Claire Postl, a certified sex therapist at the Ohio State University Wexner Medical Center, recognizes it can be challenging to approach the subject. She says clients may have fears confronting a person who perhaps knows more about sex than them because of an intrinsic bashfulness.

“[The client] maybe will feel inadequate going into sex therapy, but it’s important to realize everyone has sexuality, including your therapist,” Postl says.

In sum, a sex therapist is not there to judge.

Lawrence admits that there will be initial discomfort, and clients have to be prepared for that. Therapy will not work if the client isn’t ready to talk. Postl adds that sex therapy is very similar to a typical therapy session. Because there is often a correlation between mental health and sexual health, a lot of sex therapy treatments used are based on mental health therapy practices.

“It’s a very similar atmosphere. There’s often a connection between mental health and sexual health. So, we try to work through those anxieties and break down those barriers,” Postl says.

While some may think that sex therapy caters toward older people or couples, Postl insists that it includes everyone, couples and singles, from ages 20 to 70. For example, Postl finds her college-aged clients may have erectile dysfunction or premature ejaculation. But there is no key demographic— those issues can arise for anyone.

For college students, Postl says, there is often a misconception that an erection has to lead to intercourse. She says people tend to cut out the middle man (i.e oral sex and kissing) and “put intercourse as the end-all-be-all.”

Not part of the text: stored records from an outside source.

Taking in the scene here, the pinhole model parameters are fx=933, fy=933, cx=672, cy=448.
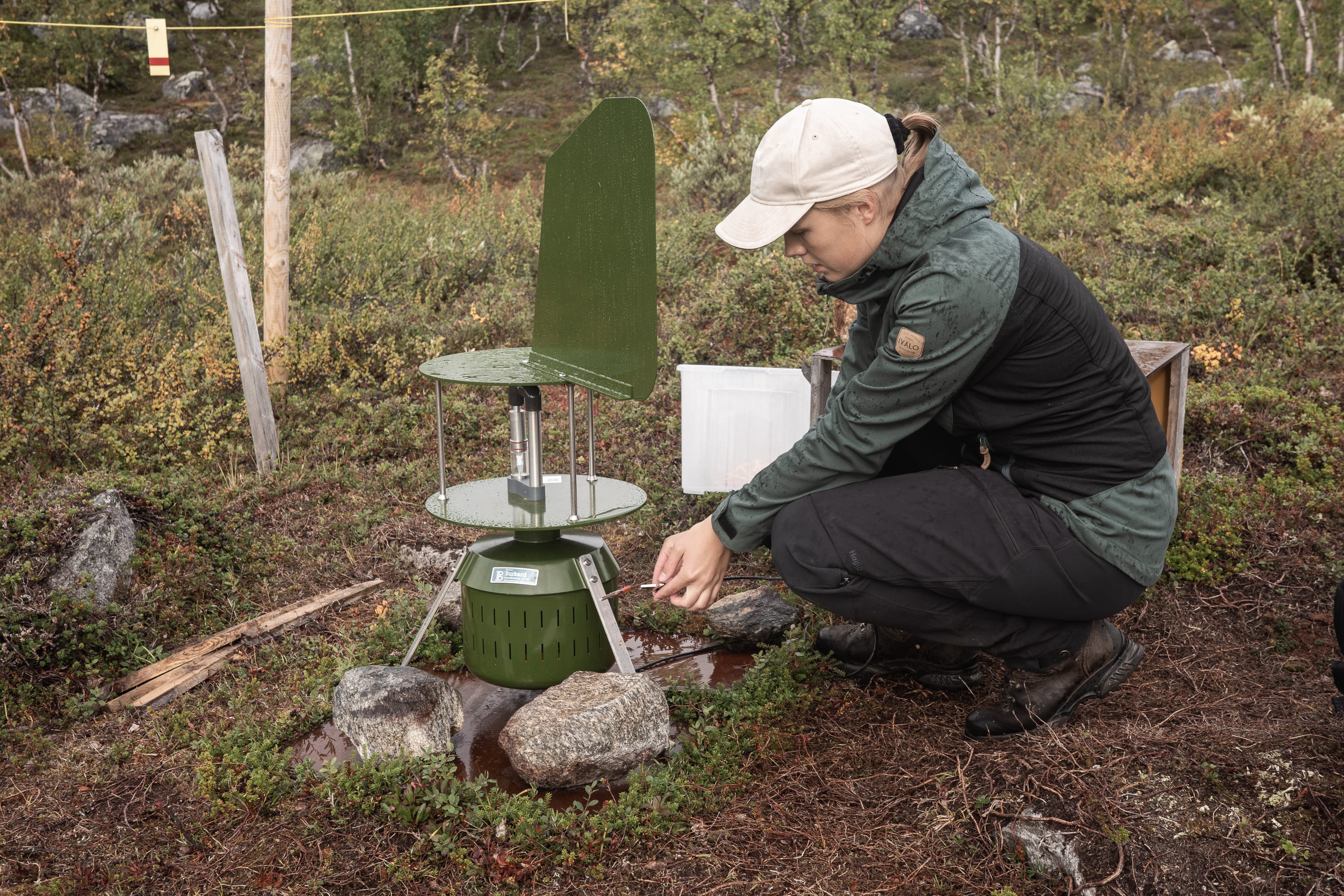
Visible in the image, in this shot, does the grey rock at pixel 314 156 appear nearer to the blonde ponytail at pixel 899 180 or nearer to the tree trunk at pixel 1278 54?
the tree trunk at pixel 1278 54

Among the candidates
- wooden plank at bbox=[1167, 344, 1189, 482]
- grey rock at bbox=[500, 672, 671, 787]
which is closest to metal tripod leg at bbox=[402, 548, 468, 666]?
grey rock at bbox=[500, 672, 671, 787]

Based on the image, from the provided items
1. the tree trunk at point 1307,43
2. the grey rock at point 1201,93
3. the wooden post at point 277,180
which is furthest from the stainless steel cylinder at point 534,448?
the grey rock at point 1201,93

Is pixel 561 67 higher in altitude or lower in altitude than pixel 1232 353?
higher

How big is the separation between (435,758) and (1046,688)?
166cm

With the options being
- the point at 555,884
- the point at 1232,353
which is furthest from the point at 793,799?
the point at 1232,353

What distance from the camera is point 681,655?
3.31 metres

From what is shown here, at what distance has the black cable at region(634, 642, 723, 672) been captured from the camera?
127 inches

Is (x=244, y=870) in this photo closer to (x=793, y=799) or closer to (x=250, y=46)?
(x=793, y=799)

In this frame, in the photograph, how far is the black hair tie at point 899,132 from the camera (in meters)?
2.32

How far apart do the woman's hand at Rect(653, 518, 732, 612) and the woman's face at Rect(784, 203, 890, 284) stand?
72 centimetres

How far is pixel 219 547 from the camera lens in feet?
12.9

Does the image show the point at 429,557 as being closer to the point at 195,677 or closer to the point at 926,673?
the point at 195,677

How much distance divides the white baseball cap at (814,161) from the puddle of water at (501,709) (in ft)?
4.89

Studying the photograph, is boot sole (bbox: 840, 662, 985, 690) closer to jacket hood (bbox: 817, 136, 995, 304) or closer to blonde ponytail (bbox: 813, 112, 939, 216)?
jacket hood (bbox: 817, 136, 995, 304)
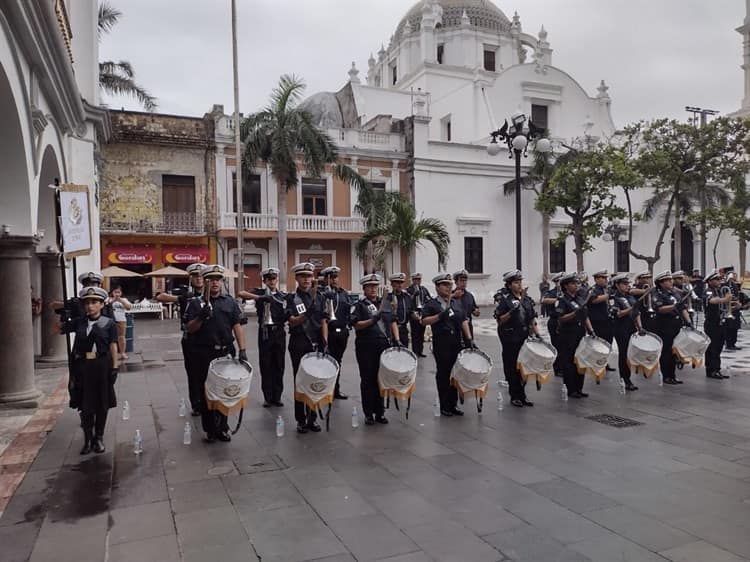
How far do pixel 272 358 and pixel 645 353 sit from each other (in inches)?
217

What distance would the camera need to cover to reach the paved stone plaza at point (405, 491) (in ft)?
14.2

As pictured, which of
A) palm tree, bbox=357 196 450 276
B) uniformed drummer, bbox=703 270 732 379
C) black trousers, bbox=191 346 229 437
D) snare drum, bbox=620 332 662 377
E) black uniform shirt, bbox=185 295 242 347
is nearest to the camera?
black trousers, bbox=191 346 229 437

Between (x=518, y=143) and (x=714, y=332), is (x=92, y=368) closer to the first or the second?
(x=714, y=332)

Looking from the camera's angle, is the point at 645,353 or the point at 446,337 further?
the point at 645,353

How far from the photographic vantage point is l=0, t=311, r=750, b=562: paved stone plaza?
14.2ft

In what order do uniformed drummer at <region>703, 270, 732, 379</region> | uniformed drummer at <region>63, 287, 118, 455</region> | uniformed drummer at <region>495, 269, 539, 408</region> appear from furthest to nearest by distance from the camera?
1. uniformed drummer at <region>703, 270, 732, 379</region>
2. uniformed drummer at <region>495, 269, 539, 408</region>
3. uniformed drummer at <region>63, 287, 118, 455</region>

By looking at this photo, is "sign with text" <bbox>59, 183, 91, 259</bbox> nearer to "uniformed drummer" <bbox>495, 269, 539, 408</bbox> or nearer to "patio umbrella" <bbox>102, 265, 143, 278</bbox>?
"uniformed drummer" <bbox>495, 269, 539, 408</bbox>

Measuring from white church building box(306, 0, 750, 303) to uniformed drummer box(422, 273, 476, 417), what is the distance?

However, Postl argues people should be able “to flex” what happens. Foreplay doesn’t always have to lead to sex. That is where a lot of pressure, particularly for males, comes in. Foreplay can focus more on intimacy and connection if the person chooses.

Laurie Watson, a certified sex therapist and host of "Foreplay," a sex therapy podcast, says that the first sex therapy session is focused about what’s hurting the client. Therapists often delve into a patient’s medical and sexual history, childhood and current relationship status during those preliminaries.

If there’s one misconception that Postl would like to dismiss, it’s that there is physical contact between the therapist and the patient.

“I have been confused for a sex worker, which there is nothing wrong with sex work, but that is completely false,” Postl says. “No one gets naked in my office. Unlike a health clinic, no one will show me their genitals.”

Watson says patients should speak up if they feel uncomfortable or if their sex therapist shows a lack of professionalism.

Using different models of sex therapy, sexologists will often assign “homework” to patients. This could include experimentation, such as role-playing, using sex toys or switching up positions. Health considerations could be taken at that stage.

A common sex therapy technique called sensate focus is often used to reduce anxiety and increase communication with couples.

The three-step process starts with nonsexual touching, which progresses to genital touching and penetration. Postl says the model is about mindful sex and appreciating sensation and stimulation.

Postl says a cognitive approach can also be beneficial when addressing anxieties. Cognitive approaches make clients view themselves as a learner willing to have patience. Therapists may also employ a variety of communication strategies to be applied at home or assign a good old reading to further educate their clients.

The length of sex therapy varies for each person and their problems. Sexually focused problems such as dissatisfaction or climax difficulties typically take two sessions or less according to Watson. Though, Postl argues issues such as erectile dysfunction can have a systemic root that requires more work.

Watson says issues related to relationship strain that lead to sexual discord could lead to up to six months of sessions, including couples therapy. Sessions relating to trauma-induced anxiety and stress last as long as the patient needs. Postl usually sees college students for one or two sessions.

“I love working with college students the most,” Postl says. “It is the biggest period of sexual development, the biggest peak in exploring sexuality and a pivotal point in sexual life. Being able to learn healthy sexual practices early on is so important.”